第278号【伝統の長崎風パイ、パスティ】

 ミートパイやアップルパイなど、パイ生地を使った料理やお菓子はいろいろ。小麦粉にバターを練り込んで焼き上げたそのおいしさは、サクサクとして香ばしく、大好きな方も多いことでしょう。


 今でこそ日本人の食生活に馴染んではいるものの、パイは紛れもなく異国の食べもの。では一体、日本で初めてパイ料理が食べられたのはいつ頃だったのでしょう。長崎の歴史書をひもとけば、少なくとも、江戸時代の出島ではオランダ人らが食していたことがわかっています。


 当時、出島のオランダ屋敷の食卓に招かれご相伴にあずかったり、見聞する機会のあった日本人もいたようです。その中には、大槻玄沢(おおつきげんたく:江戸中期の蘭学者)のように、詳細なメニューを書き残した人もいて、その中に「パスティ」の名称でパイ料理が記されています。


 また、出島には、「オランダくずねり」と呼ばれる日本人の料理人が数名いました。

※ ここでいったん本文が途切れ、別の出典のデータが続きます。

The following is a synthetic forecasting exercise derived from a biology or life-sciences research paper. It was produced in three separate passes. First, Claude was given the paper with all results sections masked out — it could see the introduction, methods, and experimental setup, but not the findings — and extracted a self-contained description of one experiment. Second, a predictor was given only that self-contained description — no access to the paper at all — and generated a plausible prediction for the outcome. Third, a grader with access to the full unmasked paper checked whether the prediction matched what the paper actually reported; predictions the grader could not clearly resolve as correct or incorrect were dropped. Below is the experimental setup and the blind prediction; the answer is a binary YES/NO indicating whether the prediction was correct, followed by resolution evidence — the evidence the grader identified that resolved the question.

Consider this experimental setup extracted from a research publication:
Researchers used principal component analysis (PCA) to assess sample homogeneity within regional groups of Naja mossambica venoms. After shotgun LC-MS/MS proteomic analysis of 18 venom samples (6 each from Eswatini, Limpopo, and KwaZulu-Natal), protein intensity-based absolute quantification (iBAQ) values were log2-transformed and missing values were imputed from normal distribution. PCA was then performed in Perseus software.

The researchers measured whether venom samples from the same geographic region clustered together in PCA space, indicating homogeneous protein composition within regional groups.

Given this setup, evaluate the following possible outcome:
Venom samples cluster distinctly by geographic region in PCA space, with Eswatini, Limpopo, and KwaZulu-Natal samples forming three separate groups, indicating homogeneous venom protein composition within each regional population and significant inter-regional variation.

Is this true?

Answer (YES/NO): YES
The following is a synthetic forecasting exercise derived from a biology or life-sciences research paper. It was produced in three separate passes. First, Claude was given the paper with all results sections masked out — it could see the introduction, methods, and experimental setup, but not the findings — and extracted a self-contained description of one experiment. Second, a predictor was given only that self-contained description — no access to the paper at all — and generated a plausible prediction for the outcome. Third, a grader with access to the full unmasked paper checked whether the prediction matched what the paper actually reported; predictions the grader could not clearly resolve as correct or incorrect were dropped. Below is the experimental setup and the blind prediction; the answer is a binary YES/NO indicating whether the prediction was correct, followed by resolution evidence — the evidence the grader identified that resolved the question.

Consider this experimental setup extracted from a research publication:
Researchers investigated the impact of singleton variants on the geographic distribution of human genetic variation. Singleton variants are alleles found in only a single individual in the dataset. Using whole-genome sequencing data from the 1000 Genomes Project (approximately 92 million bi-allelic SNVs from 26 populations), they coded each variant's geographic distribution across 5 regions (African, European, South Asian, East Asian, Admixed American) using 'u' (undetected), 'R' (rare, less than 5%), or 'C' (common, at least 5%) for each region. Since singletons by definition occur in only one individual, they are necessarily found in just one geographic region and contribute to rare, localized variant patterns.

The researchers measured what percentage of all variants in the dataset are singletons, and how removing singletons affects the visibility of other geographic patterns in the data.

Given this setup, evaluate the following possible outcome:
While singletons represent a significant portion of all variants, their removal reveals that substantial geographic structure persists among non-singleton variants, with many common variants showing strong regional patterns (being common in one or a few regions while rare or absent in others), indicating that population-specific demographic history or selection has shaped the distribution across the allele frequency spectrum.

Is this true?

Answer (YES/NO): NO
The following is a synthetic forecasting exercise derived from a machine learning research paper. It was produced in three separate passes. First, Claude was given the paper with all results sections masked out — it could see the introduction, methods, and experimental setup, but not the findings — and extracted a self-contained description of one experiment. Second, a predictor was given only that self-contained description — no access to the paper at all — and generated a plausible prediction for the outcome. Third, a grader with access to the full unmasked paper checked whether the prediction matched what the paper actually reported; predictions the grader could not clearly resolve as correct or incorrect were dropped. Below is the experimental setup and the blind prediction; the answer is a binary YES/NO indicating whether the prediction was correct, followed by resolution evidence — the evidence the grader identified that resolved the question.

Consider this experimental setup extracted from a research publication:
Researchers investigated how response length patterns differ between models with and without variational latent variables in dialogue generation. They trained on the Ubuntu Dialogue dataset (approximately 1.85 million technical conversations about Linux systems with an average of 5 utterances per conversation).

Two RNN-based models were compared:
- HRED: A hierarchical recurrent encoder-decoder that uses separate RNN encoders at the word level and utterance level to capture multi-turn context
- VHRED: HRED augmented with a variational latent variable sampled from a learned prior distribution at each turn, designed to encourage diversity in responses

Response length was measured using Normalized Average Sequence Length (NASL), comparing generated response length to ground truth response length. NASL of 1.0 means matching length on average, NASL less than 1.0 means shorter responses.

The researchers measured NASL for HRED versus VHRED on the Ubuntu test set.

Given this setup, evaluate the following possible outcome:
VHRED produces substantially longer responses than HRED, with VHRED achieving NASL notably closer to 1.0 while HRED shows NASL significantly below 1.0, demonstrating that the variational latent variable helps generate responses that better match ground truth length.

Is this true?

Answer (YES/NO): NO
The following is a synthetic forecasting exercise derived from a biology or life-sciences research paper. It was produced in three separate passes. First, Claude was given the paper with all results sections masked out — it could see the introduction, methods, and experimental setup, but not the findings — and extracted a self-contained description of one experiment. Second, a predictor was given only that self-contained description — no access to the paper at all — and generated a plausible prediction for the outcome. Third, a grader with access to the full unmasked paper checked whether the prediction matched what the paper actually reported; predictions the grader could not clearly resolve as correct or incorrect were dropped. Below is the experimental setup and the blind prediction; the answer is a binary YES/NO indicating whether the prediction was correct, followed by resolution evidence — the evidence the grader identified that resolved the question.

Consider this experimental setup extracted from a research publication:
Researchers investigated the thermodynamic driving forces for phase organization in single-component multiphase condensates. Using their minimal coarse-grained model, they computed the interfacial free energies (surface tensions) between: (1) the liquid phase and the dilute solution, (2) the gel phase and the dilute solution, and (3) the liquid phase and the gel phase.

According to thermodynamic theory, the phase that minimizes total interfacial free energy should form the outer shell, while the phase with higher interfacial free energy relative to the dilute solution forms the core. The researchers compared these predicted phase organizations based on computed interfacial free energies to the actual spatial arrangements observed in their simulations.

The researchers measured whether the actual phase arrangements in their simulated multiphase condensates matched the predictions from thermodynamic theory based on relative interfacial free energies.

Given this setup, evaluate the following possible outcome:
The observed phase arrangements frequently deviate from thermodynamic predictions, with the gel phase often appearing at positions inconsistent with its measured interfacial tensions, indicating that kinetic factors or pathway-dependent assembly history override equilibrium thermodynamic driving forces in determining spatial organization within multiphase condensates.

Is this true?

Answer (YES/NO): NO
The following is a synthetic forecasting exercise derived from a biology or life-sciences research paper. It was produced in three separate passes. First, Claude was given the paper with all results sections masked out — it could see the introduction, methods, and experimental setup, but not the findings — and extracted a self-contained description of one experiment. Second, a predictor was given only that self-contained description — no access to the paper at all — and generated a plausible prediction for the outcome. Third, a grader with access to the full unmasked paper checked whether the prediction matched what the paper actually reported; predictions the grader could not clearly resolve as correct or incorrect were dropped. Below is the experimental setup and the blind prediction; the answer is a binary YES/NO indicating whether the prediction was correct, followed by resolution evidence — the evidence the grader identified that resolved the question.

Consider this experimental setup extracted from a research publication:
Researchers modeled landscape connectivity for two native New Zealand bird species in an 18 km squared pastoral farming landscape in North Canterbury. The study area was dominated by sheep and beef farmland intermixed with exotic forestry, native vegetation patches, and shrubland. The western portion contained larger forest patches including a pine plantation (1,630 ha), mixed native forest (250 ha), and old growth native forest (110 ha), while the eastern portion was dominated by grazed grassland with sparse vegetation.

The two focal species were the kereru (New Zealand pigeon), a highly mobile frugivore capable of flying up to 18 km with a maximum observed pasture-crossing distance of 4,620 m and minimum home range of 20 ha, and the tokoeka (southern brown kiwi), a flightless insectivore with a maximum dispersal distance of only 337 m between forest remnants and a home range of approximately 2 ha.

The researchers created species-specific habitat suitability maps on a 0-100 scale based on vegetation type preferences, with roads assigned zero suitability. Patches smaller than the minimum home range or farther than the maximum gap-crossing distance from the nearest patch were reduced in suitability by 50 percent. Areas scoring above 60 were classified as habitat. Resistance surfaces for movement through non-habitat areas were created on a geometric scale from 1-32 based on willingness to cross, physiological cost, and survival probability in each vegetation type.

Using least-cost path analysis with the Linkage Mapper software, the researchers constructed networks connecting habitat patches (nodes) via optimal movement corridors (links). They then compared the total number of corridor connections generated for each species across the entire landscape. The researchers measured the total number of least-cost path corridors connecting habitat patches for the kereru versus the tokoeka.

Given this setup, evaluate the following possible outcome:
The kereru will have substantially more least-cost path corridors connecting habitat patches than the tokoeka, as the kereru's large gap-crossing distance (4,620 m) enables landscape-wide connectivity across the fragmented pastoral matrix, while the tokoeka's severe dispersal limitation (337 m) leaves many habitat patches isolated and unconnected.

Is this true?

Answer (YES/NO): NO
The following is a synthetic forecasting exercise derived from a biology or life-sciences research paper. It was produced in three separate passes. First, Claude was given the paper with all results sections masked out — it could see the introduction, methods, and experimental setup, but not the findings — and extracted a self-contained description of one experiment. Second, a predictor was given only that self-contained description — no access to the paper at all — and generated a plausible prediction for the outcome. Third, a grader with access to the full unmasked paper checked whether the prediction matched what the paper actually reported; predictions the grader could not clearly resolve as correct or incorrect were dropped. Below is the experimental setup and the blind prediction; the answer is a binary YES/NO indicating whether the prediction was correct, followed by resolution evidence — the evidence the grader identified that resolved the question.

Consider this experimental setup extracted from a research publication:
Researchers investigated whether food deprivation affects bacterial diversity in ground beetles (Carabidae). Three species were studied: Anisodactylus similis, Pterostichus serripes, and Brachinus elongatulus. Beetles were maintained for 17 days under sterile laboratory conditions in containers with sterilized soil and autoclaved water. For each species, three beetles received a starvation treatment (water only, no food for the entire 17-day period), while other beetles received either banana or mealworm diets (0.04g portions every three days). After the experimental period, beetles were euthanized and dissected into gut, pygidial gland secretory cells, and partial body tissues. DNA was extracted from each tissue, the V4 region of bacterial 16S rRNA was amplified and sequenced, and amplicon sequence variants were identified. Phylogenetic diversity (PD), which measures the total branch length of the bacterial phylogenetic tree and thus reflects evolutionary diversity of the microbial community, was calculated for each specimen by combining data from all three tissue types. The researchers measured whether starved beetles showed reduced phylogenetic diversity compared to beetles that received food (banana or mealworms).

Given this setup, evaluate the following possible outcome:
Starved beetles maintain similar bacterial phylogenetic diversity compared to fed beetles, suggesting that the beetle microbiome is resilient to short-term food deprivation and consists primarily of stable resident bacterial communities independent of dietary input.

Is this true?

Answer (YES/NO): YES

彼らが仕事を終えて家に帰れば、その日どんな食事を作ったか周囲に話して伝えたこともあったでしょう。中には草野丈吉(くさのじょうきち)のように、出島で料理の腕を磨いて、西洋料理店を開いた者もいました。彼らは、西洋料理を日本に広げる大きな役割を果たしたといえます。


 ところで、丈吉が幕末の文久3年(1863)に長崎・伊良林で開いた店は、西洋料理店の発祥といわれています。後に諏訪神社前で営んだ「自由亭」は、外国の賓客をもてなす場としておおいに活用されたそうです。みろくやホームページの『長崎の食文化』の中で、著者の越中哲也先生(長崎の郷土史家)は、当時、丈吉が用意した献立について次のようなものであったろうと記しています。『牛のソウバ(スープ)、パスティ(肉入りパイ)、フルカデル(肉饅頭)、牛のロース煮、ハム、ビフテキ、ゴウレン(魚の油揚)、豚料理、鶏料理、サラダ、パン、コーヒー(カステラやカスドースなどの洋菓子付)』。




 その中にある「パステ(肉入りパイ)」は、大ぶりの鉢の中に、鶏の切身や椎茸、木耳(きくらげ)、ねぎ、コショウ、肉豆寇(にくずうく)などが入っていて、麦粉とボートル(※バターのこと)で作ったパイ生地を上に付けて焼いたもの、と別の文献にありました。




 現在、パスティは卓袱料理店などで出されるものの、一般家庭ではほとんど作られていないようです。でも、市販のスープの素やパイシートを利用すれば、意外に簡単に作れます。1、適量の水に鶏ガラスープの素を入れて煮立て、食べやすい大きさに切った鶏モモ肉、にんじん、長イモなどを入れて煮ます。2、野菜が煮えたら、さらに銀杏と木耳を加え、塩、コショウ、酒で味を整えれば、鉢の中に入れる野菜スープの出来上がりです。3、冷ました野菜スープと別途スープで下煮したもやしを鉢に盛り、ゆで卵を半分に切ったものを飾るように載せます。4、パイシートを1センチ幅に切り、盛った鉢の上に格子状にのせ、180度から200度のオーブンで15~20分ほど焼きます。パイの香ばしい匂いがキッチンに漂いはじめたら、出来上がりの合図です。ぜひ、チャレンジしてみてください。





 

 ずいぶん前、ある料理屋さんで、お煮しめが入ったパスティが出て、ちょっと驚いたことがありましたが、パスティはそういうものだと聞かされました。それがおいしかったかどうかは別として、どうやらパスティは、時代や状況に応じて変化しながら、長崎の郷土料理のひとつとして生き延びているようです。